This really may explain a lot about the PD personality. We have a 33-9 ratio now. This is about how we look at our outer life - whether we are organized and in control or more flexible and adaptable.

here are some links and information about these two traits

http://changingminds.org/explanation...perceiving.htm

Judging and Perceiving are preferences used in the Jungian Type Inventory. The naming is unfortunately a bit archaic as judging is more than evaluation and intuiting is not about looking at thing.

They are about how we approach life: in a structured way or an open, flexible way.

Judging
Judgers approach life in a structured way, creating plans and organizing their world to achieve their goals and desired results in a predictable way.

They get their sense of control by taking charge of their environment and making choices early.

They are self-disciplined and decisive, and seek closure in decisions.
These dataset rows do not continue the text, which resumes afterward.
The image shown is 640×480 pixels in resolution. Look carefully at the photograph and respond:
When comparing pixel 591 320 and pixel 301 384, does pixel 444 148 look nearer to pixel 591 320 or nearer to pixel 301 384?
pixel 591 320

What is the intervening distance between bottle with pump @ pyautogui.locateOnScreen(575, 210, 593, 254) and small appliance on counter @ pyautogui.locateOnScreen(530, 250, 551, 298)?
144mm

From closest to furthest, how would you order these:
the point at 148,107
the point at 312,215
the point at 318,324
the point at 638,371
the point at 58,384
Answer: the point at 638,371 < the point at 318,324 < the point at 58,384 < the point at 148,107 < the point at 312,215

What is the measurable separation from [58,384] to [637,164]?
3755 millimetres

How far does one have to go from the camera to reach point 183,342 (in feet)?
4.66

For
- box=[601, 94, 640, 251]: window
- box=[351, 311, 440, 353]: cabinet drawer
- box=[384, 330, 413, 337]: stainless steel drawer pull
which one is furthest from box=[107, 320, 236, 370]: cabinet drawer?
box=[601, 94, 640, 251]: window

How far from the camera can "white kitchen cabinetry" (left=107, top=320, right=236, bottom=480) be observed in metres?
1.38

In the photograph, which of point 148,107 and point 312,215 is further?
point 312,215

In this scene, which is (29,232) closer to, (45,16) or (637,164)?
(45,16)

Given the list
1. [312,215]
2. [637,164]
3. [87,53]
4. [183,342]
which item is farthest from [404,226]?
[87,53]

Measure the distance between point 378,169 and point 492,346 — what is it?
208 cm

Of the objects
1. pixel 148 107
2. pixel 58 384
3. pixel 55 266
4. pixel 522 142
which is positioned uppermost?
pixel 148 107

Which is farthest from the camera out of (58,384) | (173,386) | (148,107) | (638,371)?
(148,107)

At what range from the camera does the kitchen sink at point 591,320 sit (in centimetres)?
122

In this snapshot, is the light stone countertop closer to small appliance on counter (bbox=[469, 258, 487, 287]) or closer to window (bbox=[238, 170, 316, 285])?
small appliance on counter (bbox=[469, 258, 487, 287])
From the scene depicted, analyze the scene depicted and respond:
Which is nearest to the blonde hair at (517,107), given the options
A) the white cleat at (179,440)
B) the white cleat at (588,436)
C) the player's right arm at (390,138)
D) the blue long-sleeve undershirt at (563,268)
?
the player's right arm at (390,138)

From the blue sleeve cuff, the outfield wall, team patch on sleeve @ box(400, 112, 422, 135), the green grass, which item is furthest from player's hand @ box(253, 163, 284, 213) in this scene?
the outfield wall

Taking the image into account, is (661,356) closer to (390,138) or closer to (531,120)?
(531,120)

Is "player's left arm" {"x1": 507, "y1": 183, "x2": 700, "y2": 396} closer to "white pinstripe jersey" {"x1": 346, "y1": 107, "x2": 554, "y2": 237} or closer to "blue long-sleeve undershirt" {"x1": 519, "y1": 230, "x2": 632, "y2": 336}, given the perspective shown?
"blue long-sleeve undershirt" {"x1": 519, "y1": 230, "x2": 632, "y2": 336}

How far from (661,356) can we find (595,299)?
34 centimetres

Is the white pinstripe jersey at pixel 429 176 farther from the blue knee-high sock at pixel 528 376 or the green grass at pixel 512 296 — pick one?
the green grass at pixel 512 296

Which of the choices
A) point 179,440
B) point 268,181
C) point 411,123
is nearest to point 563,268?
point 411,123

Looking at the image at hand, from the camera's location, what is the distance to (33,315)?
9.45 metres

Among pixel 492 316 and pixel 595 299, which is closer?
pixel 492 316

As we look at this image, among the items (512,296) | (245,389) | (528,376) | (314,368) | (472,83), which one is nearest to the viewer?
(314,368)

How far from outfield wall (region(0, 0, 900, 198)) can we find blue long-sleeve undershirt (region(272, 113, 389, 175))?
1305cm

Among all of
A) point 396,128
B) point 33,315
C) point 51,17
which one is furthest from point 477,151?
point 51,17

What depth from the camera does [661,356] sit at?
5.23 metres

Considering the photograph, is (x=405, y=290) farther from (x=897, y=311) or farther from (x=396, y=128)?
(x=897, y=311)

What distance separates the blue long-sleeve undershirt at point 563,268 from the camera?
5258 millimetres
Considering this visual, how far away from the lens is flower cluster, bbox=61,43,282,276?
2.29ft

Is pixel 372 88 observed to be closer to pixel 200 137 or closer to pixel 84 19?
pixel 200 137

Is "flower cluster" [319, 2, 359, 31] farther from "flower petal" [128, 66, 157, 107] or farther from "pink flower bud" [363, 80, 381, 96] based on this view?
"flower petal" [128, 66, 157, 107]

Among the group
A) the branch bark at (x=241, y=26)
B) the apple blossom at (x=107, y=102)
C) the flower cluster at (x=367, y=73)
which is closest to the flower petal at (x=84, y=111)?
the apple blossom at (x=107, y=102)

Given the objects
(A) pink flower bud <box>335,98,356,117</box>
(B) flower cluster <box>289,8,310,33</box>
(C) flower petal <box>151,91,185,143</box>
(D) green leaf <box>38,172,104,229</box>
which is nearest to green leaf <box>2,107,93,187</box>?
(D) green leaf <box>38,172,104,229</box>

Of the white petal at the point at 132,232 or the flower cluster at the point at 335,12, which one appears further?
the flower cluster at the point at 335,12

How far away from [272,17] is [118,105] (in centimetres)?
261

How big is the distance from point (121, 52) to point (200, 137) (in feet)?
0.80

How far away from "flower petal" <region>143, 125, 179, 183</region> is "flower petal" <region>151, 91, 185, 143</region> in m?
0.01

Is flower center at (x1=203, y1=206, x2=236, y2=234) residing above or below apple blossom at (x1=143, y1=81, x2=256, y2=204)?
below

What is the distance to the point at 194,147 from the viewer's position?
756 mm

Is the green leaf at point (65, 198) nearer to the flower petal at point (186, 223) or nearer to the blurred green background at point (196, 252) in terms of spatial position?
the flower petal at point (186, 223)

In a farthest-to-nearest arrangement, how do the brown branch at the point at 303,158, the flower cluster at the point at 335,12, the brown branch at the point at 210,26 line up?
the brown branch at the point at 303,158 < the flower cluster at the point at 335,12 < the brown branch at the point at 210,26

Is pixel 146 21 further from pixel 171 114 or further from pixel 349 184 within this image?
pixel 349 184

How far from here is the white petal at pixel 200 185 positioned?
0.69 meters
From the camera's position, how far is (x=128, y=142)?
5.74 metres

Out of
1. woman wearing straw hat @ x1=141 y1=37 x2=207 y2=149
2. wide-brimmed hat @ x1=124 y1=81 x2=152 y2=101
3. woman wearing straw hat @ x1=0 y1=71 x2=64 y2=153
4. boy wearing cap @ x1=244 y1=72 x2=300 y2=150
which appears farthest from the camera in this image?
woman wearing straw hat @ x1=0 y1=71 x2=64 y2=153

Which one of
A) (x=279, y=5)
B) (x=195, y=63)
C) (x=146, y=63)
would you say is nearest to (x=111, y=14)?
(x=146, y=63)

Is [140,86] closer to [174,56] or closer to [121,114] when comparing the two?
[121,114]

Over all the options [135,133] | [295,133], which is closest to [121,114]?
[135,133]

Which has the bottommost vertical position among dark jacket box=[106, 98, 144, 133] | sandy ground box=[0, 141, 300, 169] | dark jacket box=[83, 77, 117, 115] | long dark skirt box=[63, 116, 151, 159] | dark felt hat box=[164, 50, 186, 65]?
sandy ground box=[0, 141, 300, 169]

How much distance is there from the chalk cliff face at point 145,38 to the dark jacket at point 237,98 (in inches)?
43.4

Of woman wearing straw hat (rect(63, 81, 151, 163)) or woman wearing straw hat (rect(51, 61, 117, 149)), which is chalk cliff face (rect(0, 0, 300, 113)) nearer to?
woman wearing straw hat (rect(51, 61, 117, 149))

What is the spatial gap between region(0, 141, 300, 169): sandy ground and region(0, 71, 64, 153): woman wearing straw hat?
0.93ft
When they ask for things they are specific and expect others to do as they say. They enjoy being experts.

At work, they decide quickly and clearly and work to get the job done.

Perceivers may see them as rigid and opinionated.

Perceiving
Perceivers perceive structure as being more limiting than enabling. They prefer to keep their choices open so they can cope with many problems that the know life will put in their way.

They get their sense of control by keeping their options open and making choices only when they are necessary.

They are generally curious and like to expand their knowledge, which they will freely acknowledge as being incomplete. They are tolerant of other people's differences and will adapt to fit into whatever the situation requires.

At work, they tend to avoid or put off decisions and like most the exploration of problems and situations.

Judgers may see them as aimless drifters.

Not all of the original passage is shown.